Objective
To evaluate long-term results of aortic root procedures combined with ascending aorta replacement for aneurysms, using 4 surgical strategies.
Methods
From January 1995 to January 2011, 957 patients underwent 1 of 4 aortic root procedures: valve preservation (remodeling or modified reimplantation, n = 261); composite biologic graft (n = 297); composite mechanical graft (n = 156); or allograft root (n = 243).
Results
Seven deaths occurred (0.73%), none after valve-preserving procedures, and 13 strokes (1.4%). Composite grafts exhibited higher gradients than allografts or valve preservation, but the latter 2 exhibited more aortic regurgitation (2.7% biologic and 0% mechanical composite grafts vs 24% valve-preserving and 19%allografts at 10 years). Within 2 to 5 years, valve preservation exhibited the least left ventricular hypertrophy, allograft replacement the greatest; however, valve preservation had the highest early risk of reoperation, allograft replacement the lowest. Patients receiving allografts had the highest risk of late reoperation (P<05), and those receiving composite mechanical grafts and valve preservation had the lowest. Composite bioprosthesis patients had the highest risk of late death (57%at 15 years vs 14%-26%for the remaining procedures, P<.0001), because they were substantially older and had more comorbidities (P<.0001).
Conclusions
These 4 aortic root procedures, combined with ascending aorta replacement, provide excellent survival and good durability.
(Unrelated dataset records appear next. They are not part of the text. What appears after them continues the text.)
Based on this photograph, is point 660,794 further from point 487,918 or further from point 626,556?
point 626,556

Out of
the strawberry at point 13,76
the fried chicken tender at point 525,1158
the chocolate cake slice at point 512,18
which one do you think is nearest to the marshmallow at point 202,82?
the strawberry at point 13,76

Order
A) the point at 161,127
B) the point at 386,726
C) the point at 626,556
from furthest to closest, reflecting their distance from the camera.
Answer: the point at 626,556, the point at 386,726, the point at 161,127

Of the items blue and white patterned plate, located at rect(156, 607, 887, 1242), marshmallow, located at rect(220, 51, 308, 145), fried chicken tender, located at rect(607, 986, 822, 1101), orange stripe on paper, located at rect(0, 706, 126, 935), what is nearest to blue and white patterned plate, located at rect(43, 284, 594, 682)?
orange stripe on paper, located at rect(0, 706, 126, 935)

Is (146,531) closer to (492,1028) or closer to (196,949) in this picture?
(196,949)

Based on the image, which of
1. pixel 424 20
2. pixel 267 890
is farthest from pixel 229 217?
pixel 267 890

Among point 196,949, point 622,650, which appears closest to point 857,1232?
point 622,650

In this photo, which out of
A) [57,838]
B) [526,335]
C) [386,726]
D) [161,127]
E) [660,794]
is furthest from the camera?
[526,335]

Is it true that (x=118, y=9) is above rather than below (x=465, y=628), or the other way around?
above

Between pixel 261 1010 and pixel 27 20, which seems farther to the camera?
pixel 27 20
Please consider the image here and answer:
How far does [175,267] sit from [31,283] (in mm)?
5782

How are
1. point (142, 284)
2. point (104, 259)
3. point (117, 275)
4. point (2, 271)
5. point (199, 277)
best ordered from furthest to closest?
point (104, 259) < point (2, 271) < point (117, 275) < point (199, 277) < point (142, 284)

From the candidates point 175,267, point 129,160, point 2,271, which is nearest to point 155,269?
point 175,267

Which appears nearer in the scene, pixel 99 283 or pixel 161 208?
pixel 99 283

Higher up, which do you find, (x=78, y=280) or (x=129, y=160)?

Valve-preserving and allograft procedures have the lowest gradients and best ventricular remodeling, but they have more late regurgitation, and likely, less risk of valve-related complications, such as bleeding, hemorrhage, and endocarditis. Despite the early risk of reoperation, we recommend valve-preserving procedures for young patients when possible. Composite bioprostheses are preferable for the elderly.